Useless thoughts, berating thoughts.
Sneaky too, sliding in under the radar of consciousness, mere rumbles and mumbles at first when you decide to venture into something new. You can hear them there in the distance, “Man, your house is dirty. And you should really cook more for your family…”
In the book, Bird by Bird, author Anne Lamott says her voices show up every time she turns inward to write – banshees and drunken monkeys, she calls them, right there to harangue her through the entire process. And as long as you’re able to apply your sense of humor to them, you’re still alright.
But they know how to rachet up the crazy. You hear them in yoga as you near edges of poses, “you can’t do this one.” They declare everyone else smarter. Other people know what they’re doing. Work you do affects no one, nothing you do makes any difference. They wear..you…down. It becomes difficult to focus through the din. They get under your skin, you start to believe them.
Oh, and they love it when you’re tired. They’ll prey on your every insecurity, tell you you’re weak. Of course this is really a neutral statement if you think about it. So what if you’re weak? We’re all weak, we’re all strong. It will only get you if you don’t like weakness in yourself, which they know you don’t.
You can be sure you’re getting close to a breakthrough when they pull out all the stops and go after that which you hold most dear. They undermine your mothering, your wifing, attack your creativity. They’ll go until they find the hook that catches you. Worst of all, they might succeed in scaring you out of whatever was growing. How many creative projects have been aborted, or relationships distanced by the power of the negative voices?

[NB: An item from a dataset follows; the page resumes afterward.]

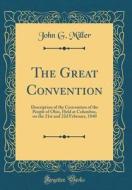 The Great Convention: Description of the Convention of the People of Ohio, Held at Columbus, on the 21st and 22d February, 1840 (Classic Rep di John G. Miller edito da Forgotten Books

Every change brings a new ending, something left behind. The little men know when you’re breaking away. If you keep walking forward, through them, past them, they know it’s their end. The jig is up. Being loud and brutal is their last ditch effort to save themselves.
“Do not walk these woods in fear,” a shamaness warns her client before a psychic journey. I recommend the same when your brain is being seriously taken over by the men at the keyboard.
Maybe it is as simple as the instructions in my student’s dream: think a higher thought (like the word ‘kindness’ or ‘compassion’, or ‘God’). Repeat a personally meaningful mantra. Quote an ancient mystic or saint. Or recite the scripture my student was reminded of in the dream: “God did not make me a spirit of fear, but of power, and of love, and of a sound mind.” Focus through the din for a truer voice, one that will never lie to you. Send the little men scurrying with their keyboard, exposed for the fake, manufactured things they are. The jig is up, boys.
Carry on your good work anyway, for the benefit of all.